杜嘉柔目中有淚,她捂着自己的胸口,似乎連喘氣都十分的費勁兒。烈明艷從隔窗中向外看去,只見上官明喧走到了杜嘉柔身前然後突然地,扯開了她的衣服。
“你胸口是怎麼回事?”上官靜靜地看着杜嘉柔,面無表情地問道。
杜嘉柔的胸口上纏滿了密密麻麻的白色繃帶,上官明喧一看就知道是刀傷所至,多麼荒唐啊,堂堂的皇後娘娘竟然在這深宮大院中,受了這樣嚴重的傷勢。
“沒,沒什麼!”杜嘉柔仰起頭看着上官明喧,痴痴的表情上,閃現出一股奇怪的笑意:“皇上……很快就好了,彭醫婆說了,只要臣妾按照她說的方法做,那情絲丹很快就會煉好了,到時候,臣妾與皇上就能恢復從前了。
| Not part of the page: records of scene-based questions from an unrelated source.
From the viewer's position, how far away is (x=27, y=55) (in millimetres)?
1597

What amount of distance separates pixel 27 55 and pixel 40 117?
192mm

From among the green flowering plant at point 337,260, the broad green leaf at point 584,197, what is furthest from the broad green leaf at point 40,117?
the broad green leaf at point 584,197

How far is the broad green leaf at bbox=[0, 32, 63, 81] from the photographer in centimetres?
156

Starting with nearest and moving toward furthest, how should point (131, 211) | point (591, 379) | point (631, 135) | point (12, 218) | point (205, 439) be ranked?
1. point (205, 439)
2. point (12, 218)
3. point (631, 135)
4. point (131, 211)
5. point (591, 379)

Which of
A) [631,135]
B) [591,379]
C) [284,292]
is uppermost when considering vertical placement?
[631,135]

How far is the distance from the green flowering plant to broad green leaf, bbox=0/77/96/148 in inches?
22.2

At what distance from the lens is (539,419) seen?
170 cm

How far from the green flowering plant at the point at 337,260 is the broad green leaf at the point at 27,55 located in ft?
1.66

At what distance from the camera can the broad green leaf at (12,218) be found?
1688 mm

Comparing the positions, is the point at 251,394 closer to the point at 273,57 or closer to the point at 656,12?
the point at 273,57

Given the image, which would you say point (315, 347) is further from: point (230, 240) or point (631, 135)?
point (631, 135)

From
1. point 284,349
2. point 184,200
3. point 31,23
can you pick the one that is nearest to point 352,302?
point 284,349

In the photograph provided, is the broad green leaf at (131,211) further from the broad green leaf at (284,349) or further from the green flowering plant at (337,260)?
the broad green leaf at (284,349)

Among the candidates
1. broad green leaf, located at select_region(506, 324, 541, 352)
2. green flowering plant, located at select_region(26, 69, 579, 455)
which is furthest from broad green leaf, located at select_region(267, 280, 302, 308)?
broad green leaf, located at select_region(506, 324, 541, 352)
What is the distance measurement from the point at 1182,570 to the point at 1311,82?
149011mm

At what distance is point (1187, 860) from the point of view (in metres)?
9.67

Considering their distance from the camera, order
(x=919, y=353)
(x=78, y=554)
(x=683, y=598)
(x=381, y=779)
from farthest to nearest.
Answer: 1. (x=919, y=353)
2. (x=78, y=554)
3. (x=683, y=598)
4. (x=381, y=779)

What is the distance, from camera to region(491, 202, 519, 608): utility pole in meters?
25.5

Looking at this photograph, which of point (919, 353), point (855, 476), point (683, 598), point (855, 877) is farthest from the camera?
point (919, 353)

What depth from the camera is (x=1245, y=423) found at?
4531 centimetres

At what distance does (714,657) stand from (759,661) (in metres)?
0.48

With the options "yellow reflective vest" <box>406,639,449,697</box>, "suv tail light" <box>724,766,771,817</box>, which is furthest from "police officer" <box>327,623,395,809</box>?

”
上官明喧看着杜嘉柔就像是在看着一個瘋子,他直接問道:“太后中毒的事情你可知道?”
“姑母中毒了嗎?”杜嘉柔孩子氣的歪了歪腦袋:“哎呀!死就死吧,她現在心裏都沒有我這個侄女了,誰還管她呢?”
烈明艷聽到這裏心下已經不是震驚二字可以形容的了,她百分之百確認,皇后的心智真的出現了什麼問題,實在是太不正常了,簡直、簡直就像是瘋子才會說的話……
上官明喧也不願聽她的瘋話,直接道:“彭氏已經死了!”
杜嘉柔聞言渾身一震,十分不可相信地說道:“死了?不行她不能死啊,情絲丹還沒有煉出來呢,她怎麼能死掉呢?不可能,不可能!”彭氏告訴杜嘉柔,煉製情絲丹需要她的心頭血,杜嘉柔就真的挖肉取血,彭氏告訴她,煉製情絲丹需要收集午夜蘭花上的露水,她就真的整宿不睡在鳳棲宮中來回晃蕩,彭氏告訴她煉製情思丹需虔誠的對月叩拜,她就蓬頭赤腳的不顧夜露深寒的叩拜……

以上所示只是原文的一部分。